Ao todo, foram cumpridos oito mandados de busca e apreensão. Sete deles foram executados nos municípios gaúchos de Boa Vista das Missões, Jaboticaba e Palmeira das Missões, enquanto o oitavo foi cumprido em Santa Helena, no Paraná.
Além do bloqueio de valores, a Justiça Federal determinou o sequestro de bens móveis e imóveis dos investigados e a aplicação de nove medidas cautelares diversas da prisão, visando impedir a continuidade das atividades criminosas.
De acordo com a Polícia Federal, a investigação teve início em 2022, após a prisão em flagrante de dois integrantes do grupo em Jaguarão, na fronteira com o Uruguai, durante uma ação da Brigada Militar. Na ocasião, foram apreendidos rádios comunicadores, facas, armas de fogo e uma carga de agrotóxicos com comercialização proibida no país.

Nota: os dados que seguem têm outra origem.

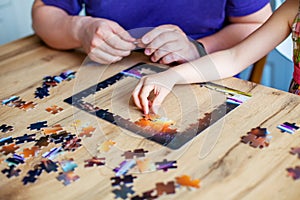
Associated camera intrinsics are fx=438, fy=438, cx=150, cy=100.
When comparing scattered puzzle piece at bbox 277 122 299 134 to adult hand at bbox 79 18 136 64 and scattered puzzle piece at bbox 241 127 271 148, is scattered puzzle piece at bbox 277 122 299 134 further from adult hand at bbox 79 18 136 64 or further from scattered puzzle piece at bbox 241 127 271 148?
adult hand at bbox 79 18 136 64

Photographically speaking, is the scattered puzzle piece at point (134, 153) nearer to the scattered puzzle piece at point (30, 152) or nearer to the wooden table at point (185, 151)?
the wooden table at point (185, 151)

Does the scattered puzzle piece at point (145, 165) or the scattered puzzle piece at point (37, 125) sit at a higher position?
the scattered puzzle piece at point (145, 165)

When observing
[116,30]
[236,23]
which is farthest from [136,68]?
[236,23]

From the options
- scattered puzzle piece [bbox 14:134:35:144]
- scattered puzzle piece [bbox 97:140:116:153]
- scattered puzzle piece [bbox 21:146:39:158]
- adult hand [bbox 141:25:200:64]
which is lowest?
scattered puzzle piece [bbox 14:134:35:144]

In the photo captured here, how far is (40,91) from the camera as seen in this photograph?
119 cm

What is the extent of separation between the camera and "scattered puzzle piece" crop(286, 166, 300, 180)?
2.65ft

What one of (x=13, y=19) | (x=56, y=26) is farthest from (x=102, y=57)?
(x=13, y=19)

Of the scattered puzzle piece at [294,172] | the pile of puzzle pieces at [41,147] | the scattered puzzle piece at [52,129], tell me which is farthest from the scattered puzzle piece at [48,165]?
the scattered puzzle piece at [294,172]

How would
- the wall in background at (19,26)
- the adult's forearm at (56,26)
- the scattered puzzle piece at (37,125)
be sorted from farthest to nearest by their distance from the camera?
1. the wall in background at (19,26)
2. the adult's forearm at (56,26)
3. the scattered puzzle piece at (37,125)

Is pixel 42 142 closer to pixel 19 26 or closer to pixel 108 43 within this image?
pixel 108 43

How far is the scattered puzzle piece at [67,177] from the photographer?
0.84m

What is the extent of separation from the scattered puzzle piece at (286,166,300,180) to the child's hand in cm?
35

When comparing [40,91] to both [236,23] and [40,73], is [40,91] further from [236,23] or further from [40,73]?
[236,23]

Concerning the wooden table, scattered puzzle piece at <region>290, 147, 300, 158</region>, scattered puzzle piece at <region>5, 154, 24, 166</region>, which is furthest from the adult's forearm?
scattered puzzle piece at <region>290, 147, 300, 158</region>
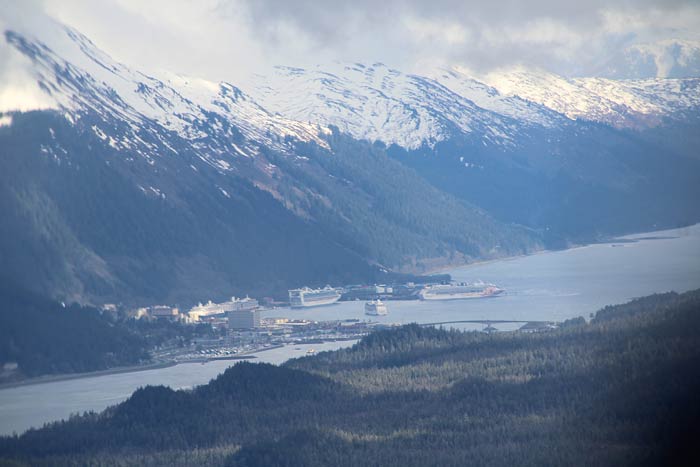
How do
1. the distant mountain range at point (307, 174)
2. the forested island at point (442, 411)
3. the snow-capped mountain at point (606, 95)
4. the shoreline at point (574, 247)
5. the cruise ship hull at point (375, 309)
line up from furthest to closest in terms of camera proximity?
1. the snow-capped mountain at point (606, 95)
2. the shoreline at point (574, 247)
3. the distant mountain range at point (307, 174)
4. the cruise ship hull at point (375, 309)
5. the forested island at point (442, 411)

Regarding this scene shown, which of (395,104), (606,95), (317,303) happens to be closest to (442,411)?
(317,303)

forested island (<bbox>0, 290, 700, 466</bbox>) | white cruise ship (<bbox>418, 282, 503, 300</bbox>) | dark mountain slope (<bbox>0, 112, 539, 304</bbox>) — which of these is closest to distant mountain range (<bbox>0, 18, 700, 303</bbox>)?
dark mountain slope (<bbox>0, 112, 539, 304</bbox>)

A análise dos aparelhos celulares apreendidos permitiu aos investigadores identificar uma organização criminosa estruturada para introduzir ilegalmente os produtos no Brasil por meio das fronteiras com Uruguai, Argentina e Paraguai. Segundo a PF, as investigações também demonstraram que o grupo continuou operando mesmo após as primeiras prisões.
Entre os produtos comercializados ilegalmente está o Paraquat, herbicida de alta toxicidade que teve seu uso proibido no Brasil pela Agência Nacional de Vigilância Sanitária (Anvisa) em razão dos riscos à saúde humana.
Conforme a Polícia Federal, os investigados poderão responder pelos crimes de contrabando, organização criminosa e lavagem de dinheiro, sem prejuízo de outros delitos que venham a ser identificados durante o andamento das investigações.